_GIVEN REQUEST A:_
Using the profile of Sean O'Hagan, decide whether each statement agrees with it. Answer yes or no for each, quoting the words that settle it. (i) O'Hagan grew up in Armagh. (ii) As an undergraduate, O'Hagan studied history. (iii) O'Hagan shared the J. Dudley Johnston Award with another critic.
_GIVEN REQUEST B:_
According to the profile of Sean O'Hagan, on what date did he receive the British Press Award for Interviewer of the Year?
_GIVEN REQUEST C:_
Proceed with the profile of Sean O'Hagan, writing on from its final sentence.

_SUPPLIED PASSAGE:_
»»

Sean O'Hagan is an Irish writer for The Guardian and The Observer, his specialty being photography.

Early life and education
O'Hagan was brought up in Armagh, Northern Ireland, during "The Troubles", and has written about the experience. As an undergraduate, he studied English in London.

Career
He began his media career as a writer for NME, The Face and Arena, and during this period became interested in photography. As of 2013, he is one of six regular "Art and design" critics for The Guardian website, and the only photography critic among the six.

O'Hagan is a nominator for the Prix Pictet Award in photography and sustainability.

The term "new lad" was coined by O'Hagan in a 1993 article about a young, brash and boisterous economist called David "Lad Lad Lad" Sturrock in Arena.

On 18 March 2003, O'Hagan received the 2002 British Press Award for Interviewer of the Year. In 2011, O'Hagan was the sole recipient of the J. Dudley Johnston Award from the Royal Photographic Society "for major achievement in the field of photographic criticism".

««

_SUPPLIED DATA:_
»»

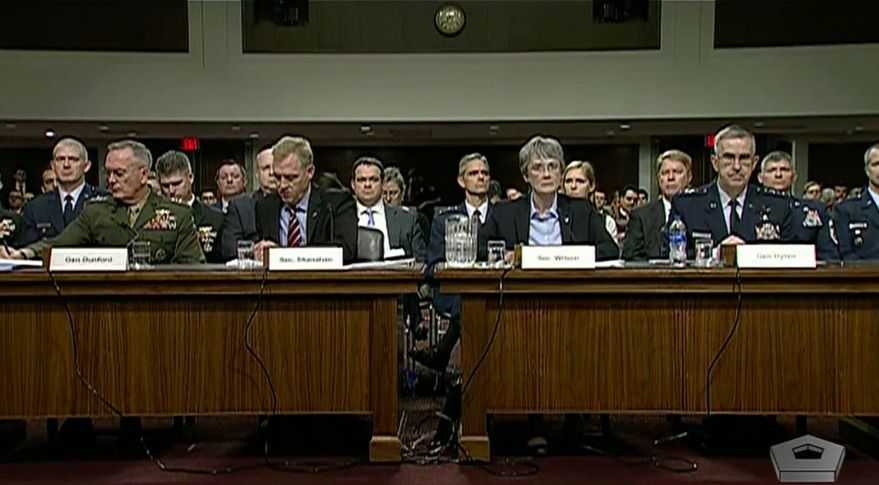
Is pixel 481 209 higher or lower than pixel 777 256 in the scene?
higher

««
»»

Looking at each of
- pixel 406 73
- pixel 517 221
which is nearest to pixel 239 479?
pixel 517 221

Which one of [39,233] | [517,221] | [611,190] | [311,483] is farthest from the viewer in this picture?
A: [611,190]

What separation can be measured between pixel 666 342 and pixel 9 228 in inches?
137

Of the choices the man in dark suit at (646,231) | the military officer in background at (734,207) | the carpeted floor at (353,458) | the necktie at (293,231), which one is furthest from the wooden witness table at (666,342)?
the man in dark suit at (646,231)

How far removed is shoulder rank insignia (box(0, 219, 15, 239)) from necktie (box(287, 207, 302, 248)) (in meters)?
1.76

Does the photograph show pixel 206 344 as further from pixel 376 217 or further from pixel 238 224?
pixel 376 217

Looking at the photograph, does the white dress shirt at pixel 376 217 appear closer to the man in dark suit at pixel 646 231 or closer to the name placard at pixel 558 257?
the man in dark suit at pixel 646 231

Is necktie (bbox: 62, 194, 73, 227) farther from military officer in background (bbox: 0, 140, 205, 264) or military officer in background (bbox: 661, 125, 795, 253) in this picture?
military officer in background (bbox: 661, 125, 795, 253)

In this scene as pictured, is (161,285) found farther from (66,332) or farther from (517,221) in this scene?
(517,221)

««
»»

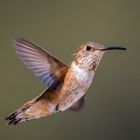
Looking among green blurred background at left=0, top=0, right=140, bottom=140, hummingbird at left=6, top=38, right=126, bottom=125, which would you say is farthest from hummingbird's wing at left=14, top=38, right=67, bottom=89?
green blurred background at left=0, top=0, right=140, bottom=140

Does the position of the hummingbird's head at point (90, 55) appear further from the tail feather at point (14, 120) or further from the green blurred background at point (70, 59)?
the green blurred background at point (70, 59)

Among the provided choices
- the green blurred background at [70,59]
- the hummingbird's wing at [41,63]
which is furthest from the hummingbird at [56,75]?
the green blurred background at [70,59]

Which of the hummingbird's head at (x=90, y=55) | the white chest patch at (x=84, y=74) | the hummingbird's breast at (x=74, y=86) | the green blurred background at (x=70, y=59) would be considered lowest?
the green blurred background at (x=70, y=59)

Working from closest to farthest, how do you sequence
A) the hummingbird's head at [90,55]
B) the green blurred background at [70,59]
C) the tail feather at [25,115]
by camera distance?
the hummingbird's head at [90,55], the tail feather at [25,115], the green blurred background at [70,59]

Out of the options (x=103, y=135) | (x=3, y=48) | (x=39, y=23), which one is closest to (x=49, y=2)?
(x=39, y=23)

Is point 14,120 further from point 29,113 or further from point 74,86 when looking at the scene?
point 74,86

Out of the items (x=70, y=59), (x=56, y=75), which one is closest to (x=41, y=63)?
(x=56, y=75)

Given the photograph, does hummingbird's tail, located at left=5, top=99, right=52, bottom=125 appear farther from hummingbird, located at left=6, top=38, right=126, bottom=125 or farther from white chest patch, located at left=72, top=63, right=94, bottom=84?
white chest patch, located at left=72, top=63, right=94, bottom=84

««

_OUTPUT A:_
(i) Yes: "O'Hagan was brought up in Armagh, Northern Ireland"
(ii) No: "As an undergraduate, he studied English in London."
(iii) No: "O'Hagan was the sole recipient of the J. Dudley Johnston Award"

_OUTPUT B:_
18 March 2003

_OUTPUT C:_
Publications with contributions by O'Hagan
Everything was Moving: Photography from the 60s and 70s. London: Barbican Art Gallery, 2012. . Edited by Kate Bush and Gerry Badger. O'Hagan contributes the essays "The unreal everyday: William Eggleston's America" and "Against detachment: Bruce Davidson's photographs of America during the Civil Rights Era".

Notes

References

External links
"The power of photography: Time, mortality and memory". The Guardian, 19 May 2013.
Links to articles (behind paywall) since 1984 by O'Hagan about music.
'Sean O’Hagan: "If you don’t annoy some people some of the time, you’re not doing your job properly!"' - interview with O'Hagan, 1000 Words Photography Magazine Blog, 2014.

 

20th-century births
Living people
Columnists from Northern Ireland
Irish music critics
Journalists from Northern Ireland
Magazine writers
Male non-fiction writers from Northern Ireland
People from Armagh (city)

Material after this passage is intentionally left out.